Date Watched: 2/7/19
Cinema or Home: Home
Reason For Watching: 18th MoFo Hall of Fame, nominated by Nathaniel
Rewatch: Yes


This was, if I recall correctly, my third time watching this film. I first watched this movie in 2015 (when I was on a mission to watch every film on the MoFo Top 100 Animated Films list) and again in 2017 (when it was nominated for an animated films tournament). With each viewing I've been very much impressed by how well crafted it is. I think a lot of people wrongly dismiss animation as being a medium for children's entertainment. I was once one of those people, but watching the work of Satoshi Kon was instrumental in changing my perspective.
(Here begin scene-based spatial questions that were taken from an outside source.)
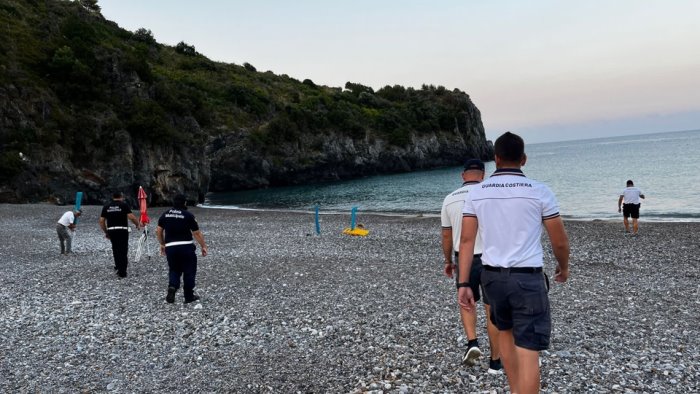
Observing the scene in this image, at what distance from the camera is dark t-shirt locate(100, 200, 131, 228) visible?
12.5 meters

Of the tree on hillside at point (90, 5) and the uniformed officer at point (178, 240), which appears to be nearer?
the uniformed officer at point (178, 240)

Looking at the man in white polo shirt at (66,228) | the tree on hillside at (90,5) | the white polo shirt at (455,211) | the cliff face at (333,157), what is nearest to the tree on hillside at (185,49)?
the tree on hillside at (90,5)

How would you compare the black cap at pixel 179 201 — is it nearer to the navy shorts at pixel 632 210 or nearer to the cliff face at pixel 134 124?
the navy shorts at pixel 632 210

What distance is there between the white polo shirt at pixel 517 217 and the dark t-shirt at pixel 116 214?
37.3 feet

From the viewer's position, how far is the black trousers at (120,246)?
12.6m

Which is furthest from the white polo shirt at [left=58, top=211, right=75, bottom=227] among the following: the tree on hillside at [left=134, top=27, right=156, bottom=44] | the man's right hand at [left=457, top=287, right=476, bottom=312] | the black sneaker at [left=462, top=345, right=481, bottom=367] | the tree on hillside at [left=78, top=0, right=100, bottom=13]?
the tree on hillside at [left=134, top=27, right=156, bottom=44]

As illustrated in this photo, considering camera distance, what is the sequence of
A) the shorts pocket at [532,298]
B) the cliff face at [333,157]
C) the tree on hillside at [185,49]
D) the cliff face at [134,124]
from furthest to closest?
the tree on hillside at [185,49] < the cliff face at [333,157] < the cliff face at [134,124] < the shorts pocket at [532,298]

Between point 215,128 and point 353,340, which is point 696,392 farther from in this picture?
point 215,128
Perfect Blue tells a very taut, disorienting tale of obsession, paranoia, and delusion. The characters felt very real and at times I forgot I was watching an animated film because I was so lost in the story. The film also does really well to set its mood and uses color very effectively contrast the two worlds Mima inhabited - as a pop idol and as an actress. It also uses that contrast to contribute to the unnerving feeling as she really lost touch with reality.

I am not without my complaints about this film, but they are pretty minimal. My only major gripe was how irritating I found Mima to be, particularly in the earlier scenes - her childlike naivete and shrill voice are really grating. I also find myself unable to really feel any emotion for her - perhaps a result of my annoyance with her - and for that reason even on this third watch I just can't seem to cross that line from really liking it to actually loving it. Even so, I think it holds its own among the other psychological horrors I've seen and will surely secure a place on my ballot for the Horror countdown.